When all is said and dunked, I still believe whiteness is a major reason McClung got picked for the contest – but there shouldn’t be a problem with that. And this is where I think McClung’s story has implications that are bigger than basketball.
Hoop is one of the few spaces in America where Black people are presumed to be competent. In many other environments – executive suites, scientific conventions, walking along a suburban sidewalk – Black people are the anomaly and the exception. In these spaces, some white people see us and question why we’re there. The answer is right in front of them – we are qualified. We earned our spot and deserve our place. We got game.
When I looked at McClung’s name in the dunk contest, I didn’t see his rocket launcher vert or his determination to prove himself on the world’s biggest stage. I saw him as out of place. I saw his white privilege (which extends to the Puma endorsement deal he just signed), even though being a talented white hooper comes with its own set of challenges. For that, Mac – (taps chest) – my bad, young fella.

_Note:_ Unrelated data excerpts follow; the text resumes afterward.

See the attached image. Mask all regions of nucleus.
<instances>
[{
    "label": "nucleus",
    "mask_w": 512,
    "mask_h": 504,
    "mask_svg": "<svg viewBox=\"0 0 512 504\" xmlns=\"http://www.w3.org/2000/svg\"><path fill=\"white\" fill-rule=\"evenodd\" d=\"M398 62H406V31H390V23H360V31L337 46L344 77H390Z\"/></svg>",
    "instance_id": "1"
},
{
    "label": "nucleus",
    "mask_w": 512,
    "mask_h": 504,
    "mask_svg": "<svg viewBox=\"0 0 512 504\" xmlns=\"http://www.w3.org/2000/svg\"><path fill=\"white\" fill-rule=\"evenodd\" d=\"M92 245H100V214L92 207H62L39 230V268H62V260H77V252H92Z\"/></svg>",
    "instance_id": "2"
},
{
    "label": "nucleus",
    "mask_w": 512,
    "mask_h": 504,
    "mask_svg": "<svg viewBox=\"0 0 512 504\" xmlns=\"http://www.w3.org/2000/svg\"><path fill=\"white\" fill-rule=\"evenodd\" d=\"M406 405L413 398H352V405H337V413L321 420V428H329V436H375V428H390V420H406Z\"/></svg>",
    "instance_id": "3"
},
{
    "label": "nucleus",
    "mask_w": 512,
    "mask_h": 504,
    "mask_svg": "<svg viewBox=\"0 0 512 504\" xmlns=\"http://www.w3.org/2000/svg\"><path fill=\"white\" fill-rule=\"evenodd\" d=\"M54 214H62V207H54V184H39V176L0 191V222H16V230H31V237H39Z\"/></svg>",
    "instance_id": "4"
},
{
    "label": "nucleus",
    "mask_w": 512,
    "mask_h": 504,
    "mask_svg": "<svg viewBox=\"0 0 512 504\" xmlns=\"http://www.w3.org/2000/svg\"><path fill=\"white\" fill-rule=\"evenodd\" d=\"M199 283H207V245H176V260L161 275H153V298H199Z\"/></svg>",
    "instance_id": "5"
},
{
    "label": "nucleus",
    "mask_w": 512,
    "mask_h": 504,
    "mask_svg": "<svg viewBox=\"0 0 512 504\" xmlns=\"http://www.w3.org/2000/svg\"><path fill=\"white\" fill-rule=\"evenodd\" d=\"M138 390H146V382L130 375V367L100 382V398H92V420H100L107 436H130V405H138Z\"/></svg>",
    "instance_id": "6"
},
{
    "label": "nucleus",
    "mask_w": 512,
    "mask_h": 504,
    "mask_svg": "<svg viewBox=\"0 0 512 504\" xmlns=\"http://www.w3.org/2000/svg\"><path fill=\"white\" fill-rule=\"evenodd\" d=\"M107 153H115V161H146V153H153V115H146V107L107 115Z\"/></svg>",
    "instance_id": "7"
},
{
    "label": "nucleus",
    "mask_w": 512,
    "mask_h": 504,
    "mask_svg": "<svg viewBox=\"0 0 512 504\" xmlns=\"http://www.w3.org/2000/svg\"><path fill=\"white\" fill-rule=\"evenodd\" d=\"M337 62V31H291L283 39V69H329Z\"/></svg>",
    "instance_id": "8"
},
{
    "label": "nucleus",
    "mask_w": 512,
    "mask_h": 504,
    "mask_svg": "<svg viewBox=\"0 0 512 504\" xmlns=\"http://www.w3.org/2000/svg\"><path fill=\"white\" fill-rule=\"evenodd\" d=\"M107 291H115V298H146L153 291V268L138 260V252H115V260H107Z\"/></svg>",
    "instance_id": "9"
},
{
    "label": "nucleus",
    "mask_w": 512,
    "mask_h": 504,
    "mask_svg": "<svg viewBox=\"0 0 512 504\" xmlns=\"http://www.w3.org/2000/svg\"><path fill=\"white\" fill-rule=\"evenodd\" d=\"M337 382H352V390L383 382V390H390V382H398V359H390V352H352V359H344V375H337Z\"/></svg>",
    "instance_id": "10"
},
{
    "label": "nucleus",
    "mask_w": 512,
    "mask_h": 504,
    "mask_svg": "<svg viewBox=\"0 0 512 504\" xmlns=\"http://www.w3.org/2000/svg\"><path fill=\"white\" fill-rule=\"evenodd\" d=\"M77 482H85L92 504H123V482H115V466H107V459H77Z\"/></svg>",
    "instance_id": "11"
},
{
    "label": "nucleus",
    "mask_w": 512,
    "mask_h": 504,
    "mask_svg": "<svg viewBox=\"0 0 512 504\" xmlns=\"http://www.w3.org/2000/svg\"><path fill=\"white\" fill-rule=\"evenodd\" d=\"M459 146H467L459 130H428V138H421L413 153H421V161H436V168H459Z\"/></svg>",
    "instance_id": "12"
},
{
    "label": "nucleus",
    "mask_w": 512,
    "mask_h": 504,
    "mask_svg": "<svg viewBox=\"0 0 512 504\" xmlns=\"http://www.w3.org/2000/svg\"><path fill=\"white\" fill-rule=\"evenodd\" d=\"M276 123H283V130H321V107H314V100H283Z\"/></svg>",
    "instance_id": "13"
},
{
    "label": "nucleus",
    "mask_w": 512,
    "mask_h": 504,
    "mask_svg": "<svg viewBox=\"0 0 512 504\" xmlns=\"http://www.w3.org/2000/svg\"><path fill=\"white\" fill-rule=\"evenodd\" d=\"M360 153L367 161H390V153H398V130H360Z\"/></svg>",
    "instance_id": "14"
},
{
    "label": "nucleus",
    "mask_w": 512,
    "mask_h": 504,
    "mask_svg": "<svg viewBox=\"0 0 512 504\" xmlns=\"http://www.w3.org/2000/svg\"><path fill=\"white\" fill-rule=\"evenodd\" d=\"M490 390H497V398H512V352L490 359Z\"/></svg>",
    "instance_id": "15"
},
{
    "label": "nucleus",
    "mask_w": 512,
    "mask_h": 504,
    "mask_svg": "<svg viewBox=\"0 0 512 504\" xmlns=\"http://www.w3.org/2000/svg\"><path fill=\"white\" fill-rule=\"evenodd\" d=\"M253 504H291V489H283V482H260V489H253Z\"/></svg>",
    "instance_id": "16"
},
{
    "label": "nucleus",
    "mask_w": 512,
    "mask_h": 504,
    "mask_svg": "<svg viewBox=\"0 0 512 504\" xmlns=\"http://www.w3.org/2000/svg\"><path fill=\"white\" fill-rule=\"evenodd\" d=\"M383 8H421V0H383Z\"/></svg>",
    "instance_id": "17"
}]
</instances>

I’ve gone through life hearing that I got into Yale University because I’m Black. While I was highly qualified to be there, I also know that one reason I was chosen is that I was an anomaly: a Black kid from the projects who skipped a grade and still crushed high school. In a sea of wealthy white applicants, I stood out. I offered something different and appealing to a monochromatic environment – like McClung did Saturday night.
And just like lots of non-NBA hoopers besides McClung could have won that dunk contest, lots of students could have graduated in my spot. Why did I receive the opportunity? Because of the totality of me, including but not limited to my Blackness. So I never should have dismissed McClung’s whiteness when he earned, through hard work and persistence, the same kind of life-changing opportunity that I did.
These realities are at the heart of a pending Supreme Court case, where conservative judges are expected to prohibit any consideration of race in college admissions. I hope those white judges watched McClung win the dunk contest.
I’m one of them old heads who gets salty over the gentrification of Black culture, and how so many things that white people once mocked, feared or avoided – rap music, big butts, sneakers with suits, the whole Bedford-Stuyvesant neighborhood of Brooklyn – they now celebrate. I reacted to the thought of this white boy in the dunk contest with the type of defensive thinking that comes from the validity of my world and my self being questioned for so long.
I should have recognized what Mac McClung and I have in common.